It’s not a new subject, but it’s certainly far from resolved, or even understood well. For a long time, I remained indifferent to all the chatter on the topic. However, as I started to be responsible for hiring and building UX teams, it became important to resolve this at least in my head, and share where I am coming from in more than 140 characters.
I have learnt to code as part of my computer science education during college years, I am not intimated by it, I just chose not to continue with it. Here’s why:
I have been involved in more than a dozen projects with similar challenges, but, I think a couple will help see my point –
In my first job as a business analyst on a CRM and BI implementation for Citibank in Europe, I spent more time running SQL queries than really understanding what the business wanted. CRM tools are highly strategic investments for any organization. I think most of my team members would tell you I did a great job as a business analyst, but, I know I could have been a lot more innovative and valuable to Citibank if I had a better understanding what CRM meant for them, and how they expected it to transform their business.
On my first web design project at Cognizant where I had to come up with a knowledge management portal, I spent more time doing an HTML prototype than understanding the impact of what I was doing on my users. Knowledge management systems can be fairly complex in their information architecture – particularly if you are designing for a company with 50,000 users distributed across the globe who expect the search experience to match those on Internet search engines! If I had done something as simple as card sorting, or spent any time at all understanding the user’s mental model, I am sure the information architecture for my site would have been a better experience – to design and to use.
Subsequently, I was fortunate enough to work for some people who were passionately committed to user experience – who encouraged me to spend more time understanding the user and the context, performing task analysis on complex functionality, facilitating collaborative design sessions, “an hour a day” on site usage analytics, formal and guerilla usability testing. I spent significant time in gaining experience using methods and tools to help with experience strategy, user research, information architecture, interaction design and usability analysis, and I know I am far from done. Thanks to my association and learning from folks from companies at Adaptive Path, Coopers and IDEO (they help me justify my Bay Area mortgage!), and other individual consultants who have made significant contributions to this field, I have grown into a designer who is much more aware of how my designs influence my user. When I say I create empathic designs, I also mean that anything else is a compromise.
It’s only when I poured myself into such methods and tools, I realized the positive impact of those on the quality of the interactions I designed. On the other hand however, my HTML/CSS skills were turning rusty, and I started to see that my designs were no more limited by my design skills, but by my coding skills. I started to get better results pairing with UI developers who were really good at what they did, and helped me stay in touch with newer technologies for web and mobile application development.
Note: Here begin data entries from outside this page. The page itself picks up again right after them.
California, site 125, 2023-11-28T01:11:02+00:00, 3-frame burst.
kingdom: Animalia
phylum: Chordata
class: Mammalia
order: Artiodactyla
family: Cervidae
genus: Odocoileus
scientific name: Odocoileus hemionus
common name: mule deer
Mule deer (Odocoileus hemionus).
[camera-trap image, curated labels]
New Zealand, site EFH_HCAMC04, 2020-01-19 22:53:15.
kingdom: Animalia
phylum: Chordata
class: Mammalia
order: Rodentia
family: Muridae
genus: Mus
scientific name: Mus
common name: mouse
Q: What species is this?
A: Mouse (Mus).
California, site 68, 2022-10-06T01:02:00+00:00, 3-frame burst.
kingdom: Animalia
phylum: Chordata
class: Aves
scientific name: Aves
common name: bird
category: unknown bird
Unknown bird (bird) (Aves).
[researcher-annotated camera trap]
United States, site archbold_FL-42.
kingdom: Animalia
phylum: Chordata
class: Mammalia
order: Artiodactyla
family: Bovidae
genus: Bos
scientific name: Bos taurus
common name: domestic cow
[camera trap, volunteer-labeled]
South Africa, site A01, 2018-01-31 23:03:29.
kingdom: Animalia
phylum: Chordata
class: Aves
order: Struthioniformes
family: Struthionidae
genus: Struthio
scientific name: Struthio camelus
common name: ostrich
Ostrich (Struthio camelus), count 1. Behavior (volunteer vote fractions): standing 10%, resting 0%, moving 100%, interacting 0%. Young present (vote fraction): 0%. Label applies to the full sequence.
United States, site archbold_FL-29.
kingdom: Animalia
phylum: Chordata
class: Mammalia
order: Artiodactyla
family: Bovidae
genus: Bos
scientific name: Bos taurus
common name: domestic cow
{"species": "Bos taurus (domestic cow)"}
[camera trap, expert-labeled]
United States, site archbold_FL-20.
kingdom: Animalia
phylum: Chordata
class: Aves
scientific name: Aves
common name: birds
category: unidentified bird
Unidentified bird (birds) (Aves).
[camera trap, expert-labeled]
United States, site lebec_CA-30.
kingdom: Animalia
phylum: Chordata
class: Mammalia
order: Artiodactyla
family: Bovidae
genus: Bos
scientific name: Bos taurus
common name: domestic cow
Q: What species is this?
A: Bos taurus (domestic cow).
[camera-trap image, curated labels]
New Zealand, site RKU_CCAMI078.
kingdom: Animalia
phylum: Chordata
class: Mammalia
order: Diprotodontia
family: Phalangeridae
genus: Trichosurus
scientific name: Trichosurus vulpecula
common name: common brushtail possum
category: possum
What I’ve learnt from my experience is that something’s got to give, and it’s more often design, not code that gets compromised – When someone’s doing design and development, higher chance that they would spend more time coding than engaging in activities to understand the users, and validate their designs. I would really like to know how many designers who code are able to get the time in even running usability tests, or analyzing site usage analytics to validate their designs. There’s a higher chance that a designer who focuses on just design has a system in place to constantly refine the interactions based on qualitative and quantitative feedback. I am basing this inference out of my interactions with friends in the field; it would be interesting to do a formal survey on this.
Some have made a good case for designers to code based on what Silicon Valley start-ups are asking for in their job descriptions. I get why sometimes working backwards from job descriptions can help someone who is starting off in their career, but, if job descriptions were a way to go, then agile and lean development would not be where they are today. Settling for lower quality of experiences because an employer wants to get two for the price of one is not where I want to go.
Being a believer and practitioner of empathic design, I look to build a team of designers that is committed to understanding the user and the context of usage, ideate through a variety of designs, facilitate collaborative design with the team, take the effort to get feedback on the product from users, find innovative ways of creating a faster feedback loop. Whether they come with coding skills or not is immaterial to me, I would rather that they have the right attitude in collaborating with developers.